▶ _Goal of the exercise_
Convert every line of the records below into a JSON list of strings, one string per line, leaving out blank lines.
::::::
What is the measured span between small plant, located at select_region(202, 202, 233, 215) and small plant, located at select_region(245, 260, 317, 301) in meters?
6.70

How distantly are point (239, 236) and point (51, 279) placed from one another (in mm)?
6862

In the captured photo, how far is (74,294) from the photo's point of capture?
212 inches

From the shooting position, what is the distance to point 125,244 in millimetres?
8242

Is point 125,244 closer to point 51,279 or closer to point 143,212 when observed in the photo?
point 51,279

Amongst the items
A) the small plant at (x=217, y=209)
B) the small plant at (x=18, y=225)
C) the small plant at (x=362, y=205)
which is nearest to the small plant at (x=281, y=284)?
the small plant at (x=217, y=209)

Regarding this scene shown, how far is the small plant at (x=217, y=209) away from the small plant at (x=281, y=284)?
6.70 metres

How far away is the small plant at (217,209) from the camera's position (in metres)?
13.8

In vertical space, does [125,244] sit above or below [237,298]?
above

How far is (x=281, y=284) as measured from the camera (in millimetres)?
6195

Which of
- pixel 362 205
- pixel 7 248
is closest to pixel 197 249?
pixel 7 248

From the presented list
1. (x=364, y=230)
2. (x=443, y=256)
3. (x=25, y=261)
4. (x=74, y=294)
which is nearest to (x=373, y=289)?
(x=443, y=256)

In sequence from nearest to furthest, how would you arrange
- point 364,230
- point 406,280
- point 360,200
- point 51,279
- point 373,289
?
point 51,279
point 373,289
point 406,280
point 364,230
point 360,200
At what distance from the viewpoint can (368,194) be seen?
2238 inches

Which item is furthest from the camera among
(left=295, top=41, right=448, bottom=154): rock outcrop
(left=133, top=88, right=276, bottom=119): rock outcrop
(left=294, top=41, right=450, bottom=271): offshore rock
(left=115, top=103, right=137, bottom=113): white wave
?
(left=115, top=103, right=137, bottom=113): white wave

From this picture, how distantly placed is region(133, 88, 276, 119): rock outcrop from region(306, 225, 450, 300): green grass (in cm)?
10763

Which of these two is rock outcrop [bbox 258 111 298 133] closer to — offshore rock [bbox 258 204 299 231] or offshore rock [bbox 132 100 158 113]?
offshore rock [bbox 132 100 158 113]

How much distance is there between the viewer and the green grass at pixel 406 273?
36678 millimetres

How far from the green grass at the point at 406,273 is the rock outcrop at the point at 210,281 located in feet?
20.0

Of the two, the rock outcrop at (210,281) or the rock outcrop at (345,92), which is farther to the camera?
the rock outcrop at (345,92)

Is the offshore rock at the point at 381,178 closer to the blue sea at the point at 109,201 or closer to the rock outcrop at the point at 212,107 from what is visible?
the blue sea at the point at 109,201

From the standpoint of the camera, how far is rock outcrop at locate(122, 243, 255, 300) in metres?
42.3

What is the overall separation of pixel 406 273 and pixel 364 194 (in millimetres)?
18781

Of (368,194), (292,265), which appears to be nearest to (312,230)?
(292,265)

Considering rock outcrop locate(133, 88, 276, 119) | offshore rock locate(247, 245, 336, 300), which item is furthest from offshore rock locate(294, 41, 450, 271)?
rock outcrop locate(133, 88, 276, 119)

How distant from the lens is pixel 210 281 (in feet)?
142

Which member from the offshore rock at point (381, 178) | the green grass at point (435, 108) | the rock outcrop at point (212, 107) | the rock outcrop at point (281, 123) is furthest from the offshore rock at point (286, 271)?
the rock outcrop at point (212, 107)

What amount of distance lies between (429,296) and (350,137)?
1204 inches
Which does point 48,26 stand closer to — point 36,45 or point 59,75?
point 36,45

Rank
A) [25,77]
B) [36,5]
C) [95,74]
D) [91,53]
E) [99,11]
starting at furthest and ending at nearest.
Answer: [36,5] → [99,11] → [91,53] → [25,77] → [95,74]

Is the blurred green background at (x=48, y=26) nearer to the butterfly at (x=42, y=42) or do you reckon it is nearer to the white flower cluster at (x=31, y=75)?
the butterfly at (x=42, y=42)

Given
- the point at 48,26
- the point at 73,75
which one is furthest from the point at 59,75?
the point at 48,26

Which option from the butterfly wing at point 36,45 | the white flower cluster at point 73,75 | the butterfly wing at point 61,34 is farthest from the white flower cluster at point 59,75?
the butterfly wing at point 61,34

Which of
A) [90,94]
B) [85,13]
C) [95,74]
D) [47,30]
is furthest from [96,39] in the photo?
::::::
▶ _Task solution_
[
  "What is the measured span between small plant, located at select_region(202, 202, 233, 215) and small plant, located at select_region(245, 260, 317, 301) in meters?",
  "6.70",
  "How distantly are point (239, 236) and point (51, 279) placed from one another (in mm)?",
  "6862",
  "In the captured photo, how far is (74,294) from the photo's point of capture?",
  "212 inches",
  "From the shooting position, what is the distance to point 125,244 in millimetres?",
  "8242",
  "Is point 125,244 closer to point 51,279 or closer to point 143,212 when observed in the photo?",
  "point 51,279",
  "Amongst the items",
  "A) the small plant at (x=217, y=209)",
  "B) the small plant at (x=18, y=225)",
  "C) the small plant at (x=362, y=205)",
  "which is nearest to the small plant at (x=281, y=284)?",
  "the small plant at (x=217, y=209)",
  "Regarding this scene shown, how far is the small plant at (x=217, y=209) away from the small plant at (x=281, y=284)?",
  "6.70 metres",
  "How far away is the small plant at (217,209) from the camera's position (in metres)?",
  "13.8",
  "In vertical space, does [125,244] sit above or below [237,298]?",
  "above",
  "How far is (x=281, y=284) as measured from the camera (in millimetres)?",
  "6195",
  "Which of",
  "- pixel 362 205",
  "- pixel 7 248",
  "is closest to pixel 197 249?",
  "pixel 7 248",
  "From the presented list",
  "1. (x=364, y=230)",
  "2. (x=443, y=256)",
  "3. (x=25, y=261)",
  "4. (x=74, y=294)",
  "which is nearest to (x=373, y=289)?",
  "(x=443, y=256)",
  "In sequence from nearest to furthest, how would you arrange",
  "- point 364,230",
  "- point 406,280",
  "- point 360,200",
  "- point 51,279",
  "- point 373,289",
  "?",
  "point 51,279",
  "point 373,289",
  "point 406,280",
  "point 364,230",
  "point 360,200",
  "At what distance from the viewpoint can (368,194) be seen?",
  "2238 inches",
  "Which item is furthest from the camera among",
  "(left=295, top=41, right=448, bottom=154): rock outcrop",
  "(left=133, top=88, right=276, bottom=119): rock outcrop",
  "(left=294, top=41, right=450, bottom=271): offshore rock",
  "(left=115, top=103, right=137, bottom=113): white wave",
  "?",
  "(left=115, top=103, right=137, bottom=113): white wave",
  "From this picture, how distantly placed is region(133, 88, 276, 119): rock outcrop from region(306, 225, 450, 300): green grass (in cm)?",
  "10763",
  "Which of these two is rock outcrop [bbox 258 111 298 133] closer to — offshore rock [bbox 258 204 299 231] or offshore rock [bbox 132 100 158 113]?",
  "offshore rock [bbox 132 100 158 113]",
  "How much distance is there between the viewer and the green grass at pixel 406 273?",
  "36678 millimetres",
  "How far from the green grass at the point at 406,273 is the rock outcrop at the point at 210,281 located in feet?",
  "20.0",
  "Of the two, the rock outcrop at (210,281) or the rock outcrop at (345,92), which is farther to the camera?",
  "the rock outcrop at (345,92)",
  "Is the offshore rock at the point at 381,178 closer to the blue sea at the point at 109,201 or closer to the rock outcrop at the point at 212,107 from what is visible?",
  "the blue sea at the point at 109,201",
  "From the standpoint of the camera, how far is rock outcrop at locate(122, 243, 255, 300) in metres?",
  "42.3",
  "What is the overall separation of pixel 406 273 and pixel 364 194 (in millimetres)?",
  "18781",
  "Of (368,194), (292,265), which appears to be nearest to (312,230)?",
  "(292,265)",
  "Considering rock outcrop locate(133, 88, 276, 119) | offshore rock locate(247, 245, 336, 300), which item is furthest from offshore rock locate(294, 41, 450, 271)?",
  "rock outcrop locate(133, 88, 276, 119)",
  "How distant from the lens is pixel 210 281 (in feet)?",
  "142",
  "Which member from the offshore rock at point (381, 178) | the green grass at point (435, 108) | the rock outcrop at point (212, 107) | the rock outcrop at point (281, 123) is furthest from the offshore rock at point (286, 271)?",
  "the rock outcrop at point (212, 107)",
  "What amount of distance lies between (429,296) and (350,137)?",
  "1204 inches",
  "Which does point 48,26 stand closer to — point 36,45 or point 59,75?",
  "point 36,45",
  "Rank",
  "A) [25,77]",
  "B) [36,5]",
  "C) [95,74]",
  "D) [91,53]",
  "E) [99,11]",
  "starting at furthest and ending at nearest.",
  "Answer: [36,5] → [99,11] → [91,53] → [25,77] → [95,74]",
  "Is the blurred green background at (x=48, y=26) nearer to the butterfly at (x=42, y=42) or do you reckon it is nearer to the white flower cluster at (x=31, y=75)?",
  "the butterfly at (x=42, y=42)",
  "Given",
  "- the point at 48,26",
  "- the point at 73,75",
  "which one is furthest from the point at 59,75?",
  "the point at 48,26",
  "Which option from the butterfly wing at point 36,45 | the white flower cluster at point 73,75 | the butterfly wing at point 61,34 is farthest from the white flower cluster at point 59,75?",
  "the butterfly wing at point 61,34",
  "Which of",
  "A) [90,94]",
  "B) [85,13]",
  "C) [95,74]",
  "D) [47,30]",
  "is furthest from [96,39] in the photo?"
]